Не в состоянии заставить себя проследовать через комнату в таком же виде, Эви завернулась в простыню, прежде чем встать с постели. Порывшись в своем саквояже, она вытащила оттуда чистое платье из плотной коричневой шерсти, свежее белье и пару ботинок. Другая пара, в которой она приехала, была такой сырой и грязной, что она содрогнулась при мысли о том, чтобы надеть их. Почувствовав на себе взгляд Себастьяна, она поспешно натянула сорочку.
– Ты очень красивая, Эви, – мягко заметил он.
Воспитанная родственниками, не упускавшими случая высказаться по поводу ее чересчур ярких волос и веснушек, Эви скептически улыбнулась:
– Тетя Флоренс давала мне отбеливающий лосьон, чтобы свести веснушки. Но они не исчезли.
Себастьян лениво улыбнулся. Подойдя ближе, он взял ее за плечи и прошелся оценивающим взглядом по ее полуобнаженному телу.
– Не вздумай избавляться от своих веснушек, дорогая. Я обнаружил несколько в самых интригующих местах. У меня даже появились любимчики… сказать тебе где?
Обезоруженная и смущенная, Эви покачала головой и попыталась вывернуться из его рук. Но Себастьян не позволил. Притянув ее теснее, он склонил золотистую голову и поцеловал ее в шею.

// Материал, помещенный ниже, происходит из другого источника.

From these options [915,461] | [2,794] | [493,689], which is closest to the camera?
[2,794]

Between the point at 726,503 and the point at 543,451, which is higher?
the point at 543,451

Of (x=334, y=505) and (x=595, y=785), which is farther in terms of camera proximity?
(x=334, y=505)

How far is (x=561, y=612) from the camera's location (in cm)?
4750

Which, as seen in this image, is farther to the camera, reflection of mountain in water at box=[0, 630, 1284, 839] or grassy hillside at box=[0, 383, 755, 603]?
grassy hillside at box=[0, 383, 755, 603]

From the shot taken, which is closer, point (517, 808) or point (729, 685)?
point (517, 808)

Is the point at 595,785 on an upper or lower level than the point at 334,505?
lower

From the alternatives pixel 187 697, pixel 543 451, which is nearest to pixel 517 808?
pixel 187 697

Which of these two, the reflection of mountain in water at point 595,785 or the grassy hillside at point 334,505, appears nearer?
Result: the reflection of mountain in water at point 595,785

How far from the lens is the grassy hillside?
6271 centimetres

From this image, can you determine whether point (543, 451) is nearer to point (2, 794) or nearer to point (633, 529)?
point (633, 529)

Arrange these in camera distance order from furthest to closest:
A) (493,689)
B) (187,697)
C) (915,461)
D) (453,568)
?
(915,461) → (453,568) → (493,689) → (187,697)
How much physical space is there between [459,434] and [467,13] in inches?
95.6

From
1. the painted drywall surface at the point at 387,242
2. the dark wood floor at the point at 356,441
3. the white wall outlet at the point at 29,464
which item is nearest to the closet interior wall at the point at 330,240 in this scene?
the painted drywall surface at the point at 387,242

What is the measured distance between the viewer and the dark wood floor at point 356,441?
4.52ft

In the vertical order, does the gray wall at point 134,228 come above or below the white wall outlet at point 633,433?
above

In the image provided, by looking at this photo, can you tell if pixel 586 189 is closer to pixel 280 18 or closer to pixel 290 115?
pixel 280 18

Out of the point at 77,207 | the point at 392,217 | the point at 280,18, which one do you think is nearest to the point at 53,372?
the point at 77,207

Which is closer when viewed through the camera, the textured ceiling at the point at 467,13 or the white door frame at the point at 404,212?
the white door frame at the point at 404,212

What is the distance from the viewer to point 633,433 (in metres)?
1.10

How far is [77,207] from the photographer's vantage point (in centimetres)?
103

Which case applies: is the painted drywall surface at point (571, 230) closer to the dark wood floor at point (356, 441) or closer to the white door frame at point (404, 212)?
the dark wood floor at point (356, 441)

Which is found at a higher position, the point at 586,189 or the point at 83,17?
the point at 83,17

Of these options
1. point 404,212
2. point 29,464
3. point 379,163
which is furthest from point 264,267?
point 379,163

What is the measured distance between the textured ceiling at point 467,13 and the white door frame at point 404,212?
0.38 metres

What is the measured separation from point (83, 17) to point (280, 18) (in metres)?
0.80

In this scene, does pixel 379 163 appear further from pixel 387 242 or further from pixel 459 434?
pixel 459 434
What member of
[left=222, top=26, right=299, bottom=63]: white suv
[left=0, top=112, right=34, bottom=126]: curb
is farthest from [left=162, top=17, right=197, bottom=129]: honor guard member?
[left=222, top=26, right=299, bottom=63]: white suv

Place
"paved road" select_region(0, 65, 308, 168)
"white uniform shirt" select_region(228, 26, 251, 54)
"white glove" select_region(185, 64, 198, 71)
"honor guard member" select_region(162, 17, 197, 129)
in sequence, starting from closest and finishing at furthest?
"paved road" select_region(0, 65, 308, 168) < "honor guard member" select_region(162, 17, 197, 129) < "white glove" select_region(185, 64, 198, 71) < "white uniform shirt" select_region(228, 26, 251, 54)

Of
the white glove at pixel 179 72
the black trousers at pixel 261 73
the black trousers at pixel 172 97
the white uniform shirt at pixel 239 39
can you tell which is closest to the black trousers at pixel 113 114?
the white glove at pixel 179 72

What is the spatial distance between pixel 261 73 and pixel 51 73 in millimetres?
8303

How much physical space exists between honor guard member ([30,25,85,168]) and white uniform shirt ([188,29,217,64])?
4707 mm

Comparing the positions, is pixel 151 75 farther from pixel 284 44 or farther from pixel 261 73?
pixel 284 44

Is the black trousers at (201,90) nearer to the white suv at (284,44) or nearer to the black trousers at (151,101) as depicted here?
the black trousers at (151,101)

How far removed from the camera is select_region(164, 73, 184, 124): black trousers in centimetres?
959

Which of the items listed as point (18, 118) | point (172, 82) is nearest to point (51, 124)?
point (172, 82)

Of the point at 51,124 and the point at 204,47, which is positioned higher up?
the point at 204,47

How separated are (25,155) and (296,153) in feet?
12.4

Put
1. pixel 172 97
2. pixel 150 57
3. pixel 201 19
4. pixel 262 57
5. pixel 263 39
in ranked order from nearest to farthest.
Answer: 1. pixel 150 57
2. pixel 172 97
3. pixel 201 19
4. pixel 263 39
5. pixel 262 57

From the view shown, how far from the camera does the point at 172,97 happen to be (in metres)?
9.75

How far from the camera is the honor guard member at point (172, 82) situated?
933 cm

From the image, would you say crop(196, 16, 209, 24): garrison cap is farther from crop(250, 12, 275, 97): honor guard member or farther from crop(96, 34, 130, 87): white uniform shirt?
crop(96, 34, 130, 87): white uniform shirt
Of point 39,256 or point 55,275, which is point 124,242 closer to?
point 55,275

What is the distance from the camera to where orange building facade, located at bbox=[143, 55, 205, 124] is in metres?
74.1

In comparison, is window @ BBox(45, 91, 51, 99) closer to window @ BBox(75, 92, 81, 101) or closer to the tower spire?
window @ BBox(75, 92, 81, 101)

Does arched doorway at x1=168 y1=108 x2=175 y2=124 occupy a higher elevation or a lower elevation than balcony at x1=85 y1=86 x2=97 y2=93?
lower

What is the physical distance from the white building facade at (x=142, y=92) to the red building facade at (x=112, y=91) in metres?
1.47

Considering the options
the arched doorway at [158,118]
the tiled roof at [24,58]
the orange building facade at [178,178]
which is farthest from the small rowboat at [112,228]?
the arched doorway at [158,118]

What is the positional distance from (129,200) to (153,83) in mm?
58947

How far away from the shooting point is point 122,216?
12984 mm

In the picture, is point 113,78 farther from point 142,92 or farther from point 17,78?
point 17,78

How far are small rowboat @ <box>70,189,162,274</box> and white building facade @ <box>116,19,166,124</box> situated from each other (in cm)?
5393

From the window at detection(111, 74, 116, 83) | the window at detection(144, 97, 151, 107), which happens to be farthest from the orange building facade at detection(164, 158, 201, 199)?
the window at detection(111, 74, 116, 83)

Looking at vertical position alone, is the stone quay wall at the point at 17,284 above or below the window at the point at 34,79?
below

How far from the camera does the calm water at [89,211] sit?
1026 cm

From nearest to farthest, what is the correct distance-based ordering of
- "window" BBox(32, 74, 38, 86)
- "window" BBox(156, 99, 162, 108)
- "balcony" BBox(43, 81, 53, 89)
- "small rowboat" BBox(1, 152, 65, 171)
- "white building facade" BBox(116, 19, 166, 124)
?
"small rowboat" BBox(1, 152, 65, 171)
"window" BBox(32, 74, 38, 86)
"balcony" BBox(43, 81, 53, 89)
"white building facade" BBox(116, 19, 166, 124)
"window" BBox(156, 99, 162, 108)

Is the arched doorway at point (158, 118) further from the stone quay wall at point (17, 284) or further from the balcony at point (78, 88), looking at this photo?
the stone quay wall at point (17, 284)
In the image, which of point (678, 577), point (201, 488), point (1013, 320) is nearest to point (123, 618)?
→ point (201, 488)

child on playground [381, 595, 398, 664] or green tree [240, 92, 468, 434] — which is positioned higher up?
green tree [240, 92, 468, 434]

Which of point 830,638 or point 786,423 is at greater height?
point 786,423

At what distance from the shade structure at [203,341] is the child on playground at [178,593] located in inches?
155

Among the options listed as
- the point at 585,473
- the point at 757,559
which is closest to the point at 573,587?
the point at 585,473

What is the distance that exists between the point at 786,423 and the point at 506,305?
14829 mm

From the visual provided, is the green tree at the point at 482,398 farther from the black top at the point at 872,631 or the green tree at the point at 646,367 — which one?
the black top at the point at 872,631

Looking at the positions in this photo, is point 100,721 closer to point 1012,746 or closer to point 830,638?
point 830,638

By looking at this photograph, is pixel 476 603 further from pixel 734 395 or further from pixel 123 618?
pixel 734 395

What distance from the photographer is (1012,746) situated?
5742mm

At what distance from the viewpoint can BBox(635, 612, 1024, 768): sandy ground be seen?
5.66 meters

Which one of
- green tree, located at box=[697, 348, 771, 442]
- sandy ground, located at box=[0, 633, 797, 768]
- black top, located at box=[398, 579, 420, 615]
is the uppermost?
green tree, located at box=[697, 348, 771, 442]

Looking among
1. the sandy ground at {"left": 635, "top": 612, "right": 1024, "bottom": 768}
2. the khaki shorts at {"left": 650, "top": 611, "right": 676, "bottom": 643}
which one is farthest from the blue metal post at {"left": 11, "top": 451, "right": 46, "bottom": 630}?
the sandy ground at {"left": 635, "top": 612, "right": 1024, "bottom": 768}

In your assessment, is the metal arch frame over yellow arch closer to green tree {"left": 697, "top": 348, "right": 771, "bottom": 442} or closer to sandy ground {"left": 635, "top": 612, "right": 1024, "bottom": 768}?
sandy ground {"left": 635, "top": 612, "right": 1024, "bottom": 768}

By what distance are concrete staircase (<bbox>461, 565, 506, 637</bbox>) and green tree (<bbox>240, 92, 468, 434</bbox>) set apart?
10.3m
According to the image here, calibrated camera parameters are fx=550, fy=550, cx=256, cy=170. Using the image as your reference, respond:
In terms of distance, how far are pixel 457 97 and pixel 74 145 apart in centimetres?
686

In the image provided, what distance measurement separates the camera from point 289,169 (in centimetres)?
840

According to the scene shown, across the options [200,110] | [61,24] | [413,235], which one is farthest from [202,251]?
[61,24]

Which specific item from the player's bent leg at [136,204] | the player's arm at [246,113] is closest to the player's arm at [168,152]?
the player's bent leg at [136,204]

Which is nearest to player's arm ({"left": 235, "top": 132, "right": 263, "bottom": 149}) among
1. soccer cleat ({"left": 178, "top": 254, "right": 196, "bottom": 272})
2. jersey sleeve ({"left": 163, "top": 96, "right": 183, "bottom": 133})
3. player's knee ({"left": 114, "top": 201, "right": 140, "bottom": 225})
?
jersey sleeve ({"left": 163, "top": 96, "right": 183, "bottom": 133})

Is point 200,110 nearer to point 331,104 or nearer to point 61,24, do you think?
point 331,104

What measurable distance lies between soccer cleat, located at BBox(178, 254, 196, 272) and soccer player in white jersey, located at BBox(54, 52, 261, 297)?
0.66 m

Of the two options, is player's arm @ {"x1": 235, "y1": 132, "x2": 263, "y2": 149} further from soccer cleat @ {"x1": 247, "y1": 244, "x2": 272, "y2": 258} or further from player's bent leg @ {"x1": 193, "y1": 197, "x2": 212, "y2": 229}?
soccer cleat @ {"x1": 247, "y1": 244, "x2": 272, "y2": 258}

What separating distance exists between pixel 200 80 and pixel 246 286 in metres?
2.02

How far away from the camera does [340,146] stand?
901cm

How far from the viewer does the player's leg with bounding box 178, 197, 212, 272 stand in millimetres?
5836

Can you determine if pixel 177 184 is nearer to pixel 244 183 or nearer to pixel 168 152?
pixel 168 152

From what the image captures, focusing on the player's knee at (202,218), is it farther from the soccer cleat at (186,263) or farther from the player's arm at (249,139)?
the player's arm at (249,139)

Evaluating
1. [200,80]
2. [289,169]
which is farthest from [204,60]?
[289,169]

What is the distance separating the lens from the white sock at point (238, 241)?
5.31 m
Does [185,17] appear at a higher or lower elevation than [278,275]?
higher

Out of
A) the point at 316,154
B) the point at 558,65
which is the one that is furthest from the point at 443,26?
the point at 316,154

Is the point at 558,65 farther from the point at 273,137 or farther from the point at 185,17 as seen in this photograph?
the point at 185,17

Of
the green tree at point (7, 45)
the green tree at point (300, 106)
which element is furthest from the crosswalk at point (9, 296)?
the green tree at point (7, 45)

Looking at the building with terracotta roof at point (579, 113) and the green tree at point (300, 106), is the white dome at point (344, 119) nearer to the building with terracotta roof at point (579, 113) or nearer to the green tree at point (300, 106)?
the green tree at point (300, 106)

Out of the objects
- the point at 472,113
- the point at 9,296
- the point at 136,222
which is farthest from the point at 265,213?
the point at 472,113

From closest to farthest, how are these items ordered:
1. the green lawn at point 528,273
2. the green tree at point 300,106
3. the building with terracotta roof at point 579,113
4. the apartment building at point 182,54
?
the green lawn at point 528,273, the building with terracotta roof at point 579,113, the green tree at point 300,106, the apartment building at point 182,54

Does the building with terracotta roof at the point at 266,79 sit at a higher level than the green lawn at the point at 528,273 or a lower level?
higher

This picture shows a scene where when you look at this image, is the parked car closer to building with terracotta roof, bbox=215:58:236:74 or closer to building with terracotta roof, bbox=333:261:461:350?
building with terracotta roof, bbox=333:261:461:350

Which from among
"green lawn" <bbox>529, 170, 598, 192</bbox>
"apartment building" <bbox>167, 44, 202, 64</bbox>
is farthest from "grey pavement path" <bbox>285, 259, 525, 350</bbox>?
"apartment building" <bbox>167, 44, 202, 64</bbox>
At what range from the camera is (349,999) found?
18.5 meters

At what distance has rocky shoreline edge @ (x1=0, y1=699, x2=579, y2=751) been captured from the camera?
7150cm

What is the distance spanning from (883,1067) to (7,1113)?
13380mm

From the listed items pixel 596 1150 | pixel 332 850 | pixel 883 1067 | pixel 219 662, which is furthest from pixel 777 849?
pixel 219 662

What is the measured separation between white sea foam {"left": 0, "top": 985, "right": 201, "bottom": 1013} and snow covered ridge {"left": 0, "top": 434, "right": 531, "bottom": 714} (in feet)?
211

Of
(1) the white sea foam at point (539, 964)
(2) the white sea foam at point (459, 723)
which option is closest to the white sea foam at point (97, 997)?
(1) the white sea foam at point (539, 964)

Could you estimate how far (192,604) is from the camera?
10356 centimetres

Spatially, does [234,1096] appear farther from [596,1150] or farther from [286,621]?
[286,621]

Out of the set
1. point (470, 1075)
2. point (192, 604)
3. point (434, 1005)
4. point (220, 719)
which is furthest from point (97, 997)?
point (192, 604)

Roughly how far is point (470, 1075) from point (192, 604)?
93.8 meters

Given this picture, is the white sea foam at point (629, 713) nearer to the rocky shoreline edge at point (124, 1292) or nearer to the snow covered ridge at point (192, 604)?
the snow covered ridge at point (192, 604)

– Трусишка, – шепнул он улыбаясь. – Я все равно скажу. – Сжав в кулаке подол ее сорочки, он медленно приподнял его. У Эви перехватило дыхание, когда его рука оказалась у нее между ног. – Как я успел убедиться ранее, здесь имеется целая россыпь веснушек, которая ведет…
Стук в дверь прервал их, и Себастьян приглушенно выругался.
– Завтрак, – проворчал он. – Думаю, не стоит предлагать тебе выбор между занятиями любовью и горячей едой. Вряд ли ответ польстит моему самолюбию. Одевайся, а я отопру дверь.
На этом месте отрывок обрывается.